A transição sugerida é gradual: usar a Misswak como complemento (similar a um fio dental) enquanto se mantém a escova convencional. Com o tempo, naturalmente, a escova de plástico perde o sentido. “Da mesma forma que isso é natural, o processo de transição vai ser natural também.”

A importância de estoque e a logística de entrega imediata

Um dos diferenciais competitivos da Misswak Brasil é manter estoque local. Enquanto a maioria dos concorrentes no país ainda opera com vendas internacionais (com prazos de entrega longos), Ademir trouxe o produto para cá, garantindo que o cliente receba em dias, não em meses. Em um mercado onde o frete rápido é um dos principais gatilhos de conversão, isso é uma vantagem significativa.

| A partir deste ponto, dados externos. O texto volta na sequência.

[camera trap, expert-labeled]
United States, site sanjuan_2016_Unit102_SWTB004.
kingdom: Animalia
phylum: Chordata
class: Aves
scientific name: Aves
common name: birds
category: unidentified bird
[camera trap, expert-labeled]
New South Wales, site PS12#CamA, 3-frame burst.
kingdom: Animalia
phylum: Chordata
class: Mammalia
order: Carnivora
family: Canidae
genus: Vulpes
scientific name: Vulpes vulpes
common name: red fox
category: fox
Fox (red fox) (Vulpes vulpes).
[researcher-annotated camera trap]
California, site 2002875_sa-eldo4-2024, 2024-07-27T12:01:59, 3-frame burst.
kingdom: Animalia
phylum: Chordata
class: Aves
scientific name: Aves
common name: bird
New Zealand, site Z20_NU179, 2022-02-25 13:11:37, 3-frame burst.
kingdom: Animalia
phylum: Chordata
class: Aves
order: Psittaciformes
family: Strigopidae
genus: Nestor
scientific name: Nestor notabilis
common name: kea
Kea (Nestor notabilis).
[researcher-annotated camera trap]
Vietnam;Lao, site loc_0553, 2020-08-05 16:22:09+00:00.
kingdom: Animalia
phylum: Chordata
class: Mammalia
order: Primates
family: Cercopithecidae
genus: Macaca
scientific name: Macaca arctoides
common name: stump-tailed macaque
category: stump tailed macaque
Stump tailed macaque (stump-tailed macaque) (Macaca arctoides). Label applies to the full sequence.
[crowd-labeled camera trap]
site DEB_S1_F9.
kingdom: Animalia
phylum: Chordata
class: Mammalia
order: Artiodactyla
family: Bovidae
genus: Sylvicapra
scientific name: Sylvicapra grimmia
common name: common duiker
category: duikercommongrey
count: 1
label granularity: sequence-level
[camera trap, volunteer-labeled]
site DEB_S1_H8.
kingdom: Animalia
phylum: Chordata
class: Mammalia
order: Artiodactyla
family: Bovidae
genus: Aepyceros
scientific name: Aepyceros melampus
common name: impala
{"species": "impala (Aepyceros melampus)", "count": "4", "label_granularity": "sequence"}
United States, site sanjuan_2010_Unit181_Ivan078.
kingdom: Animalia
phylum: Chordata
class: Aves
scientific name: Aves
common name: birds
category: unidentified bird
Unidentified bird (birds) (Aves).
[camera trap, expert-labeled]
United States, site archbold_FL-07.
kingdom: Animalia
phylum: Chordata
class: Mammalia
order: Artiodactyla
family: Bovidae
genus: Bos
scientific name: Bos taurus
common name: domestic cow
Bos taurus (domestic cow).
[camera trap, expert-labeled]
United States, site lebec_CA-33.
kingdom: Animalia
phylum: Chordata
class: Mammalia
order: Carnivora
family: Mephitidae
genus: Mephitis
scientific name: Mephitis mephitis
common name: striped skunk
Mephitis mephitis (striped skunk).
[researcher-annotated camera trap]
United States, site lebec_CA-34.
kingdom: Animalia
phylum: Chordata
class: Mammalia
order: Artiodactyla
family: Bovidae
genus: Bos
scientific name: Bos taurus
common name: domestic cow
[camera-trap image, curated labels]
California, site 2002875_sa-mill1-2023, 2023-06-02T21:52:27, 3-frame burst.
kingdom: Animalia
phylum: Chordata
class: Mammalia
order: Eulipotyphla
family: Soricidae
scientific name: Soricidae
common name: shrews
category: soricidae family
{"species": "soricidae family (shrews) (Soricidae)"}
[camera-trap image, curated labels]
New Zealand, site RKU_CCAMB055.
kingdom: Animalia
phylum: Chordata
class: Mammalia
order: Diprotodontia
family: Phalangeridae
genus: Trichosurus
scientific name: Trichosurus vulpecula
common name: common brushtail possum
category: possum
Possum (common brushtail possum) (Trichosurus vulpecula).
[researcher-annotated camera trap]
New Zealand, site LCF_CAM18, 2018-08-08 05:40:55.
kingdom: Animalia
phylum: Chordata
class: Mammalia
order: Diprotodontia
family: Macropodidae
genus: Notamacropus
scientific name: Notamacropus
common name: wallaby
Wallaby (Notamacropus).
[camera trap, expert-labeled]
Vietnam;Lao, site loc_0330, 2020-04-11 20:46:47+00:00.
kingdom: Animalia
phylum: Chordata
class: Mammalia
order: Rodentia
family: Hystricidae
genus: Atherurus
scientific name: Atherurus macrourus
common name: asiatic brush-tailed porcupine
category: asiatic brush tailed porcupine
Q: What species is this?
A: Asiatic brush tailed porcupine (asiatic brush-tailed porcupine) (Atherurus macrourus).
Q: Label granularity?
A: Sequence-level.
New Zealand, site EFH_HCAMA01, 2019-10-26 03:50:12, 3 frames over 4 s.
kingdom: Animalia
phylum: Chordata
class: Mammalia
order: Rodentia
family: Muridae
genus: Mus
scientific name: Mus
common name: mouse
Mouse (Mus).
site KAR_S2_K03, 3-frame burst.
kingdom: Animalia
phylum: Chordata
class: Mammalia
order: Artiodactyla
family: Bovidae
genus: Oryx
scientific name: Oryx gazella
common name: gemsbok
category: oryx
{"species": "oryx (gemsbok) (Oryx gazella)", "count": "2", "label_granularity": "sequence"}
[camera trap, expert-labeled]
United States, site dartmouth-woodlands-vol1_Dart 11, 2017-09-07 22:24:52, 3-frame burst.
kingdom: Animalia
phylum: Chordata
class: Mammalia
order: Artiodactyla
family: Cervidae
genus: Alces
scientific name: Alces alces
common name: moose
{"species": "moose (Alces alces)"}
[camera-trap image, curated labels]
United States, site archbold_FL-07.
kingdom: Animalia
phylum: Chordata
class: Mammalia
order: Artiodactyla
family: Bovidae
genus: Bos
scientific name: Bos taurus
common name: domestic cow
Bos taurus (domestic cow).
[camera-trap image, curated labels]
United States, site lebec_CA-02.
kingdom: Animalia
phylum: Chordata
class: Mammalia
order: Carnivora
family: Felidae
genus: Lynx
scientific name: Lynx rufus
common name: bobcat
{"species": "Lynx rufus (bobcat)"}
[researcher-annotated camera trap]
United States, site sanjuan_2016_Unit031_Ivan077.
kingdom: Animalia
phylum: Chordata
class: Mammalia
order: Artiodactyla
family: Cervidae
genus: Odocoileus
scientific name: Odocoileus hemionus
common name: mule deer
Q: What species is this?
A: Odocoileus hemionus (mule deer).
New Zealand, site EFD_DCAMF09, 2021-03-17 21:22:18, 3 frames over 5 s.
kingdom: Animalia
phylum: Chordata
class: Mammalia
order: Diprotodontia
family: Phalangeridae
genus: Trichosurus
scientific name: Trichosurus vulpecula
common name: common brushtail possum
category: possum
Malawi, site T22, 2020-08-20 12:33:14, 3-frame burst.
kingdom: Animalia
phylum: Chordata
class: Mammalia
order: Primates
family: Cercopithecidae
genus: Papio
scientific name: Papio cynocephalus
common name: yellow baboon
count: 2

Ele relembra que, em sua experiência com e-commerce, a taxa de abandono de carrinho muitas vezes está ligada ao valor ou prazo do frete. Manter produtos disponíveis localmente permite controlar melhor essa variável e oferecer uma experiência de compra mais satisfatória.

Conclusão e conexão com o público

Ademir deixa uma mensagem final: o Brasil é um país miscigenado, sem uma única cultura de origem, o que o torna aberto a novas ideias. Produtos como a Misswak, que trazem consigo uma história de milênios e um apelo à sustentabilidade, encontram aqui um público receptivo. “Se você não comprar o conceito, você não vai comprar o produto.”

O episódio termina com um cupom exclusivo de 30% de desconto para os ouvintes (TOMORROW30) e o convite para visitar o estande da Misswak Brasil na Naturaltech (10 a 13 de junho), onde será possível experimentar a escova em tamanho reduzido. O site é www.miswakbrasil.com.br e o Instagram é @miswakbrasil.

Para os empreendedores que se interessaram pela discussão sobre importação, Ademir reforça o conselho: pesquise, valide fornecedores, mantenha estoque de segurança e, acima de tudo, venda conceito, não apenas produto.